▶ INSTRUCTIONS
1. From the forum thread on PVC expansion joints, return the stretch from "I read this" through "other conduit terminations." word for word.
2. Answer these from the PVC expansion joint thread, one line each:
(a) How long is the horizontal run of 2" conduit in the service B4T describes?
(b) What expected length change does section 352.44 give as the point at which expansion fittings are required?
(c) What does erics37 say must be done to the service head before he would call it "securely mounted"?
3. Carry the forum thread on PVC expansion joints forward from its last post.

# PVC expansion joints....



## B4T (Feb 10, 2009)

I am doing a service where the 2" horizontal run is (25) ft. and vertical run(20) ft. from meter pan to service head..

It comes out bottom of the MP.. (90) to horizontal run to (90) for vertical run to service head..

I read this as needing (2) expansion joints.. agree?

Is a service head considered a "conduit termination" since the conductors can move in the service head.. :blink:

352.44 Expansion Fittings. Expansion ﬁttings for PVC
conduit shall be provided to compensate for thermal expansion
and contraction where the length change, in accordance
with Table 352.44, is expected to be 6 mm (1⁄4 in.) or greater in
a straight run between securely mounted items such as boxes,
cabinets, elbows, or other conduit terminations.


----------



## erics37 (May 7, 2009)

B4T said:


> I am doing a service where the 2" horizontal run is (25) ft. and vertical run(20) ft. from meter pan to service head..
> 
> It comes out bottom of the MP.. (90) to horizontal run to (90) for vertical run to service head..
> 
> ...


As long as your expected temperature change will make the conduit grow more than 1/4" (probably will) then I'd say yep, two expansion joints :w00t:


----------



## Mr Rewire (Jan 15, 2011)

B4T said:


> I am doing a service where the 2" horizontal run is (25) ft. and vertical run(20) ft. from meter pan to service head..
> 
> It comes out bottom of the MP.. (90) to horizontal run to (90) for vertical run to service head..
> 
> ...


Is the service head a securely mounted item ?


----------



## B4T (Feb 10, 2009)

Mr Rewire said:


> Is the service head a securely mounted item ?


Yes..


----------



## Mr Rewire (Jan 15, 2011)

B4T said:


> Yes..


How do you securely mount it?


----------



## B4T (Feb 10, 2009)

Mr Rewire said:


> How do you securely mount it?


It is mounted on the PVC conduit.. :blink:


----------



## erics37 (May 7, 2009)

Unless you screw the service head directly to the structure I wouldn't call it "securely mounted."


----------



## B4T (Feb 10, 2009)

erics37 said:


> Unless you screw the service head directly to the structure I wouldn't call it "securely mounted."


So you are saying "securely mounted" only applies to parts screwed to the structure..

▶ SUPPLIED INFORMATION

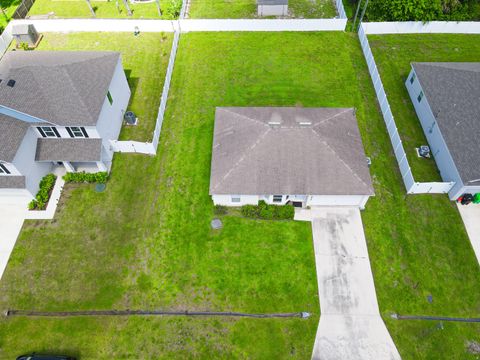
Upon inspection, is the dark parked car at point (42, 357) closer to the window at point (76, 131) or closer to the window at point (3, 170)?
the window at point (3, 170)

▶ OUTPUTS FOR THE TASKS
1.
I read this as needing (2) expansion joints.. agree?

Is a service head considered a "conduit termination" since the conductors can move in the service head.. :blink:

352.44 Expansion Fittings. Expansion ﬁttings for PVC
conduit shall be provided to compensate for thermal expansion
and contraction where the length change, in accordance
with Table 352.44, is expected to be 6 mm (1⁄4 in.) or greater in
a straight run between securely mounted items such as boxes,
cabinets, elbows, or other conduit terminations.

2.
(a) 25 ft.
(b) 6 mm (1⁄4 in.) or greater.
(c) It must be screwed directly to the structure.

3.
Got it.. I only need one expansion joint..


----------



## Mr Rewire (Jan 15, 2011)

B4T said:


> It is mounted on the PVC conduit.. :blink:


It's attached to the conduit it is NOT securely mounted. An expansion joint will not be needed ad the conduit cannot be separated from the service head because it is not securely mounted.


----------



## Mr Rewire (Jan 15, 2011)

B4T said:


> So you are saying "securely mounted" only applies to parts screwed to the structure..


This would be the definition of securely mounted


----------



## McClary’s Electrical (Feb 21, 2009)

The situation you describe doesn't call for any expansion joints.


----------



## B4T (Feb 10, 2009)

Mr Rewire said:


> This would be the definition of securely mounted


How is an elbow securely mounted.. :blink:

a straight run between securely mounted items such as boxes,
cabinets, *elbows*, or other conduit terminations.


----------



## Mr Rewire (Jan 15, 2011)

B4T said:


> How is an elbow securely mounted.. :blink:
> 
> a straight run between securely mounted items such as boxes,
> cabinets, elbows, or other conduit terminations.


With a screw


----------



## B4T (Feb 10, 2009)

Mr Rewire said:


> With a screw


This is why people "pile" on you.. :no:


----------



## HARRY304E (Sep 15, 2010)

mcclary's electrical said:


> The situation you describe doesn't call for any expansion joints.


Yes it does on the Horizontal run only he does not need one on the vertical part of the run because of the weather head.


----------



## Mr Rewire (Jan 15, 2011)

B4T said:


> This is why people "pile" on you.. :no:


You still don't need an expansion joint


----------



## HARRY304E (Sep 15, 2010)

B4T said:


> How is an elbow securely mounted.. :blink:
> 
> a straight run between securely mounted items such as boxes,
> cabinets, *elbows*, or other conduit terminations.


Use these clips they allow for expansion...


----------



## HARRY304E (Sep 15, 2010)

Mr Rewire said:


> You still don't need an expansion joint



On the Horizontal run..


----------



## Mr Rewire (Jan 15, 2011)

HARRY304E said:


> On the Horizontal run..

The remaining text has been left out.